┌──
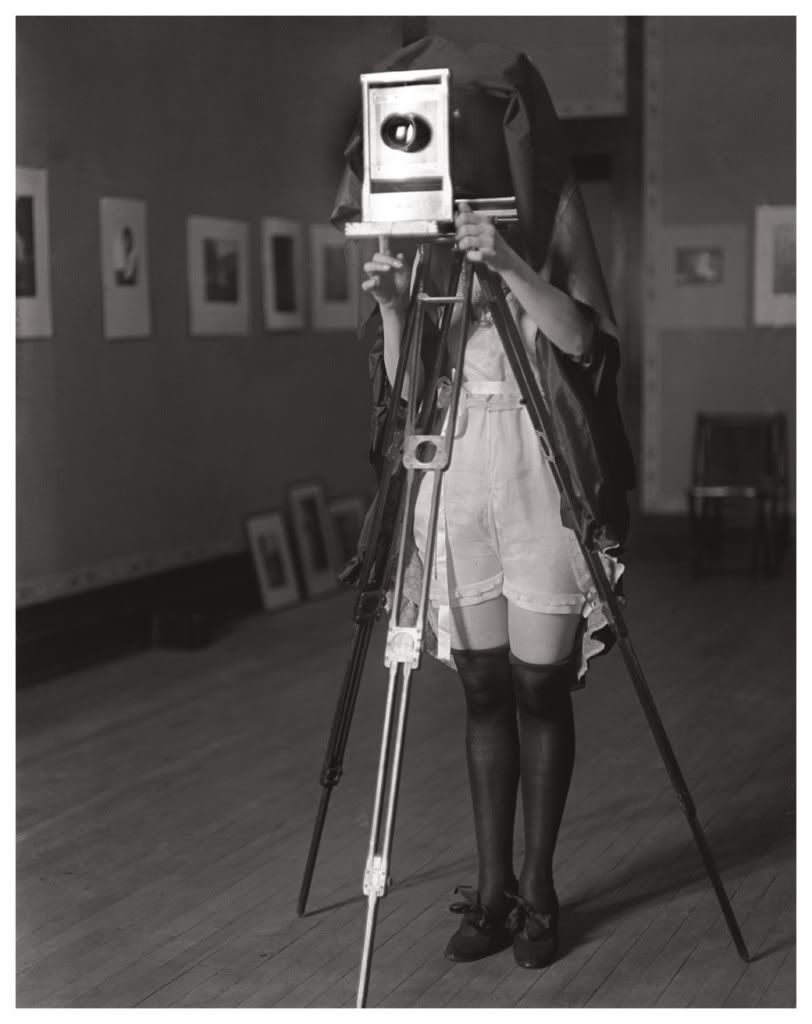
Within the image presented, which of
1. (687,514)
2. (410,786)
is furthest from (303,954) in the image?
(687,514)

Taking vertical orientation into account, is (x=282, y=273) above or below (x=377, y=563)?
above

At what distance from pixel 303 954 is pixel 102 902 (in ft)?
2.08

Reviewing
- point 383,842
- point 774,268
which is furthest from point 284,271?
point 383,842

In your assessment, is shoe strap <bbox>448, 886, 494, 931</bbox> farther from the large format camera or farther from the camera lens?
the camera lens

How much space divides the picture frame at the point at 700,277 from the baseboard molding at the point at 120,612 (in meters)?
3.23

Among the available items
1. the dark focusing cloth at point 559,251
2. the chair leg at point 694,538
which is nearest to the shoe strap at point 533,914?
the dark focusing cloth at point 559,251

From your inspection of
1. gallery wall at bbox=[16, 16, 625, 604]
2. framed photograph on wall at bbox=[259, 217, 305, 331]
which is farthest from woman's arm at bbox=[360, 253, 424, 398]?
framed photograph on wall at bbox=[259, 217, 305, 331]

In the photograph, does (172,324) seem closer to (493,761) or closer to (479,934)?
(493,761)

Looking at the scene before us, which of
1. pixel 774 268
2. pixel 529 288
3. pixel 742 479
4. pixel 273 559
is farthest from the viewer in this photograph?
pixel 774 268

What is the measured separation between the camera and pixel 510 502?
288 cm

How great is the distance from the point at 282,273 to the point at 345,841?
4362mm

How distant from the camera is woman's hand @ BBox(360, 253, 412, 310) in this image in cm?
264
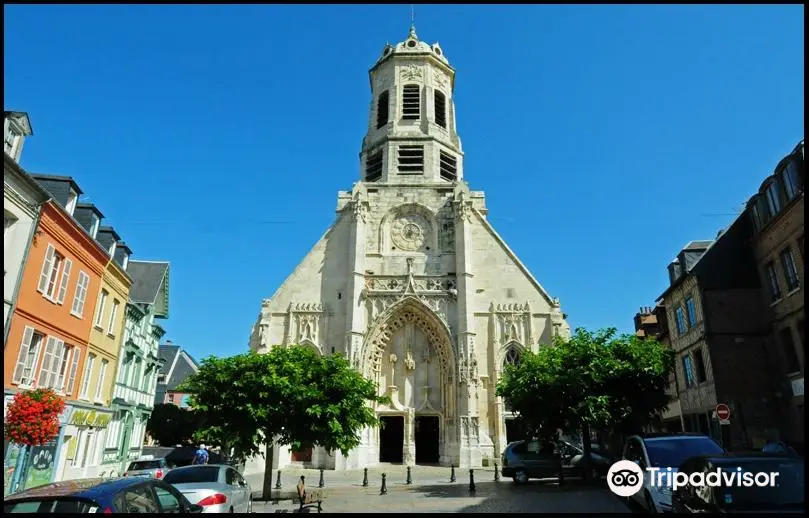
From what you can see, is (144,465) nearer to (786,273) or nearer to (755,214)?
(786,273)

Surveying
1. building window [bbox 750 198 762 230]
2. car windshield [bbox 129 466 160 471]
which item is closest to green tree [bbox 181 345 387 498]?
car windshield [bbox 129 466 160 471]

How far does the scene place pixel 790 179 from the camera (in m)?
16.5

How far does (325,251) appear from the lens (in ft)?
98.7

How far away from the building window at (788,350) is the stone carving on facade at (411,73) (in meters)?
27.0

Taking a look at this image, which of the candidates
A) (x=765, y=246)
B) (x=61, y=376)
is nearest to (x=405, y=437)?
(x=61, y=376)

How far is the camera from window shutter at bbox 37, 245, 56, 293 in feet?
50.4

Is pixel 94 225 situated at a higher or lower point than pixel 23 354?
higher

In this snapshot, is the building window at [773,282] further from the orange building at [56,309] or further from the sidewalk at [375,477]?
the orange building at [56,309]

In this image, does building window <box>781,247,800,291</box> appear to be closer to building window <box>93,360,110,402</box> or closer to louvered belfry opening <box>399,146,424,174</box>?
louvered belfry opening <box>399,146,424,174</box>

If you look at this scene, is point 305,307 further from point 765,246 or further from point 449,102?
point 765,246

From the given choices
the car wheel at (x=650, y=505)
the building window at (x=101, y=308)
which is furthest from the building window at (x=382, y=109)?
the car wheel at (x=650, y=505)

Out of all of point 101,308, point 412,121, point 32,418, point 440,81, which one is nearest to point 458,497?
point 32,418

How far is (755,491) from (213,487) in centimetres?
907

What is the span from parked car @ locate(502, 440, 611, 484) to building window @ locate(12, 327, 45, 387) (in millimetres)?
15768
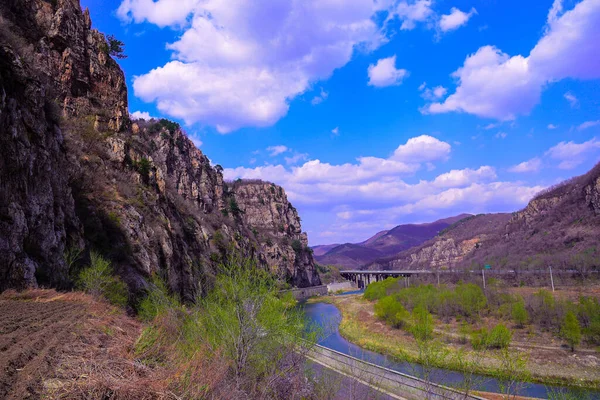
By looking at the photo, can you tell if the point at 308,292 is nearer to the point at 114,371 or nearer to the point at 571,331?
the point at 571,331

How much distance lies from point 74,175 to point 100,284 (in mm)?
13977

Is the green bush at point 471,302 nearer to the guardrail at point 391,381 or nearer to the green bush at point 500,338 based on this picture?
the green bush at point 500,338

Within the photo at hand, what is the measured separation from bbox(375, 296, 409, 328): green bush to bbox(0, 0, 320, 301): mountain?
27355mm

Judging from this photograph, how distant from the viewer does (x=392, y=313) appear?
53.8 metres

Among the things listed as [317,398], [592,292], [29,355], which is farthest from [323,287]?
[29,355]

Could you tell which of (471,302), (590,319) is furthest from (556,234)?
(590,319)

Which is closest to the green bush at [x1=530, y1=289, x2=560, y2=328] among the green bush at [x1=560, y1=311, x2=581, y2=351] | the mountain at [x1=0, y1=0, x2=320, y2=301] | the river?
the green bush at [x1=560, y1=311, x2=581, y2=351]

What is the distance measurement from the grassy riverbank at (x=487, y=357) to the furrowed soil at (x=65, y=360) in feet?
59.3

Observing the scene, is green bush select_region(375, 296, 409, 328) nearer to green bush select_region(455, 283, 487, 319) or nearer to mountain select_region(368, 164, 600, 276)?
green bush select_region(455, 283, 487, 319)

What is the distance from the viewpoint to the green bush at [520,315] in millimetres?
45750

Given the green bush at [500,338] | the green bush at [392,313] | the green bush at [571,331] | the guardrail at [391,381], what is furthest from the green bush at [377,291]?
the guardrail at [391,381]

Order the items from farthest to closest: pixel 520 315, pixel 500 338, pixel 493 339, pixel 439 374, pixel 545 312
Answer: pixel 520 315, pixel 545 312, pixel 500 338, pixel 493 339, pixel 439 374

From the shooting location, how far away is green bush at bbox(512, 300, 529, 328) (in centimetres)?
4575

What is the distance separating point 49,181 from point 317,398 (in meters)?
19.5
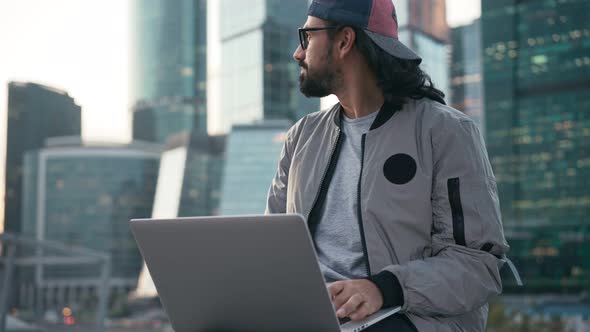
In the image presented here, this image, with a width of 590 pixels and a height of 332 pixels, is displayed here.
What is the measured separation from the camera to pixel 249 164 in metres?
56.5

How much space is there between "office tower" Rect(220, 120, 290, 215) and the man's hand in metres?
54.1

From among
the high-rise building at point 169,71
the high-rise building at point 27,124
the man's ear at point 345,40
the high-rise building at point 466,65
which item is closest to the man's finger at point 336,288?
the man's ear at point 345,40

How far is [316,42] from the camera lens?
1.25 meters

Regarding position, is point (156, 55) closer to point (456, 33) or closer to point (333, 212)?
point (456, 33)

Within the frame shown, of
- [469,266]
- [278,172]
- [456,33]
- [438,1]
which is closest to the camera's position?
[469,266]

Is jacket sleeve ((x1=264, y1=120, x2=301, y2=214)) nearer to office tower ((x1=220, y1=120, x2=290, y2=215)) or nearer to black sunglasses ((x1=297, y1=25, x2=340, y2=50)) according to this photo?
black sunglasses ((x1=297, y1=25, x2=340, y2=50))

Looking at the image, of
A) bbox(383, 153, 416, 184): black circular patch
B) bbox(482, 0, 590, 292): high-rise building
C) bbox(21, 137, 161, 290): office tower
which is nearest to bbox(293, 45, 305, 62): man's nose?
bbox(383, 153, 416, 184): black circular patch

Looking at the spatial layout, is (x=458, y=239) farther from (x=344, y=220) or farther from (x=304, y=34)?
(x=304, y=34)

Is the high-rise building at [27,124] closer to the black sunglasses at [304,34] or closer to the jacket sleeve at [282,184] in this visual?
the jacket sleeve at [282,184]

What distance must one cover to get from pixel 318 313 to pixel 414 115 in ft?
1.33

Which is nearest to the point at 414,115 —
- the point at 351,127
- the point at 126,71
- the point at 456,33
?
the point at 351,127

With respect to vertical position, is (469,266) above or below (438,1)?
below

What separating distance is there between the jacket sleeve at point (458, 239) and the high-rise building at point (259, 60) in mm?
57364

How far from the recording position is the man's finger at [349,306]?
3.28ft
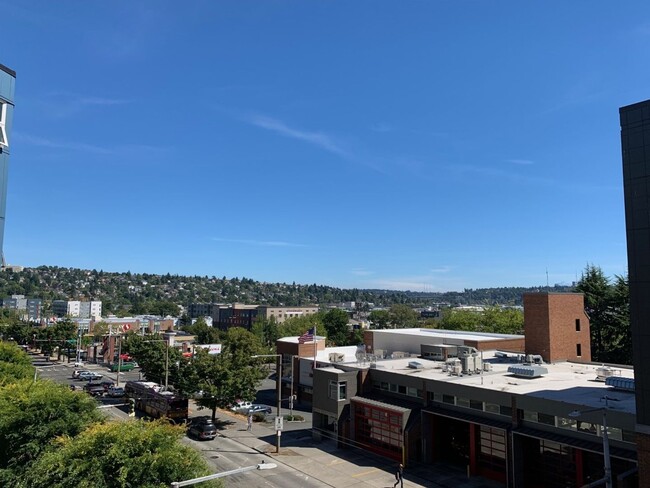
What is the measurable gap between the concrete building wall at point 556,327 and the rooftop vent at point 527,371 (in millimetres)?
8521

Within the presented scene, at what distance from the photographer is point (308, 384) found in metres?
61.1

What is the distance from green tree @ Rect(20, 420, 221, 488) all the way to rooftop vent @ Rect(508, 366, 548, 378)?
25.8m

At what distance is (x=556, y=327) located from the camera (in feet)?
145

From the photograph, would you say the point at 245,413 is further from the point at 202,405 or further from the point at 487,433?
the point at 487,433

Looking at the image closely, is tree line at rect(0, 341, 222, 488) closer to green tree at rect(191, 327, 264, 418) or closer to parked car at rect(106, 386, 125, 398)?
green tree at rect(191, 327, 264, 418)

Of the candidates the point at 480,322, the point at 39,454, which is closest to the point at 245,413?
the point at 39,454

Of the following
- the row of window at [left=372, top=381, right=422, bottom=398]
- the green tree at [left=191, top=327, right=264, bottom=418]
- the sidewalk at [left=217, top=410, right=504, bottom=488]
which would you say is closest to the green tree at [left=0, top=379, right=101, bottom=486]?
the sidewalk at [left=217, top=410, right=504, bottom=488]

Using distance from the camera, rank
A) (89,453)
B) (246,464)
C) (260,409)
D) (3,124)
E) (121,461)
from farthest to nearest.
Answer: (260,409), (246,464), (3,124), (89,453), (121,461)

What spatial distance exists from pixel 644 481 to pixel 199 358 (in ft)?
119

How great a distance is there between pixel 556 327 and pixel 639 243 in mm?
25343

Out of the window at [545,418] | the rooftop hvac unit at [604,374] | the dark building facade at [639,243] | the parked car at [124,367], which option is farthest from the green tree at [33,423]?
the parked car at [124,367]

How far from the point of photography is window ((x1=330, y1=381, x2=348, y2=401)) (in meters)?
39.3

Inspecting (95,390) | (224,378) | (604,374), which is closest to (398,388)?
(604,374)

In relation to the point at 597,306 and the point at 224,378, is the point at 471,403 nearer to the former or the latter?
the point at 224,378
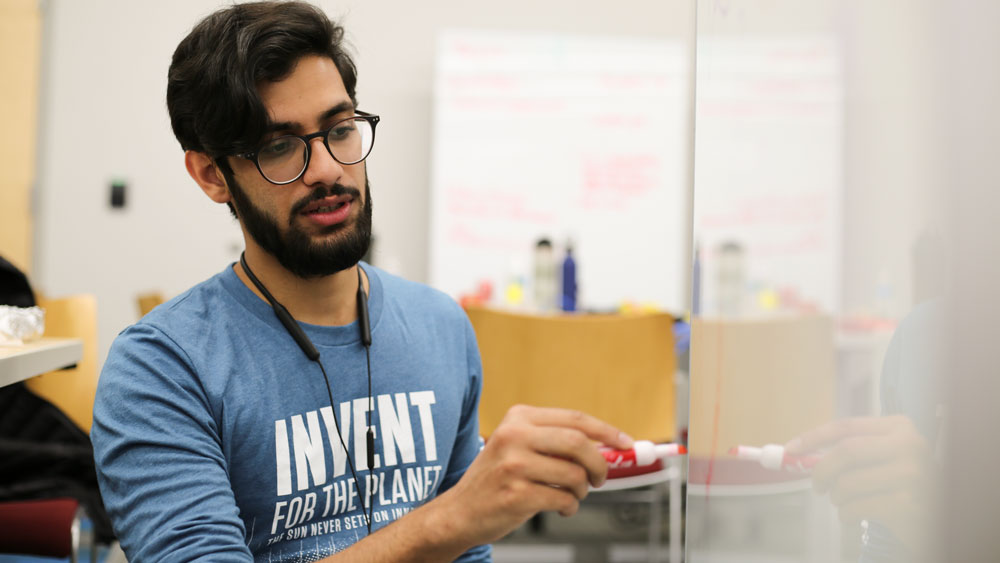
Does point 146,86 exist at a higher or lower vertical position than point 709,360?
higher

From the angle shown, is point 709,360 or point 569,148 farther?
point 569,148

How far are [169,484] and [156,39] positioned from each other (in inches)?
154

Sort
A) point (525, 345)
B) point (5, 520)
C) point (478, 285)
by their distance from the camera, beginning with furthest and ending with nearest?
1. point (478, 285)
2. point (525, 345)
3. point (5, 520)

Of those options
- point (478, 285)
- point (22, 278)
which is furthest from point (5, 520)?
point (478, 285)

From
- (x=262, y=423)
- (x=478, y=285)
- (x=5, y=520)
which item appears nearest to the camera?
(x=262, y=423)

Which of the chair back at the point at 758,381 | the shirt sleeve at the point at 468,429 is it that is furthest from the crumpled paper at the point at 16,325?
the chair back at the point at 758,381

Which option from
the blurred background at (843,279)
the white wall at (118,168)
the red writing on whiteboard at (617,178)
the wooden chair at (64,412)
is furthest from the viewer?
the red writing on whiteboard at (617,178)

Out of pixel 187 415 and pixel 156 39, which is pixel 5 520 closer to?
pixel 187 415

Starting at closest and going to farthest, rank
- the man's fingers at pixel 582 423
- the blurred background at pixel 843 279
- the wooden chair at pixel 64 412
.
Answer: the blurred background at pixel 843 279
the man's fingers at pixel 582 423
the wooden chair at pixel 64 412

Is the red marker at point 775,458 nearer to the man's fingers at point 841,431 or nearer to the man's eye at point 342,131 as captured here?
the man's fingers at point 841,431

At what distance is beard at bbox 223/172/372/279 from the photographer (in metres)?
0.92

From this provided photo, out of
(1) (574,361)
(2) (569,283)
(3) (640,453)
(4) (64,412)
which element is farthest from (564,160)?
(3) (640,453)

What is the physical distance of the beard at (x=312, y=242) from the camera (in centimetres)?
92

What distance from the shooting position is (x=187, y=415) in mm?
804
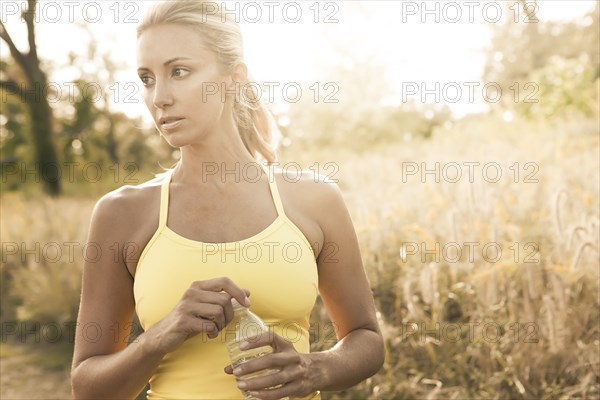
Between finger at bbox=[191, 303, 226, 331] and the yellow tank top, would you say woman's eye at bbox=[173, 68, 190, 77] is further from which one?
finger at bbox=[191, 303, 226, 331]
└──
> [Given instruction]
Return each line in the items above that contains the word "Taking". Case matters.

> [Exercise output]
Taking vertical orientation into account, is (x=282, y=273) above or below (x=377, y=563)?
Taking a look at this image, which of the candidates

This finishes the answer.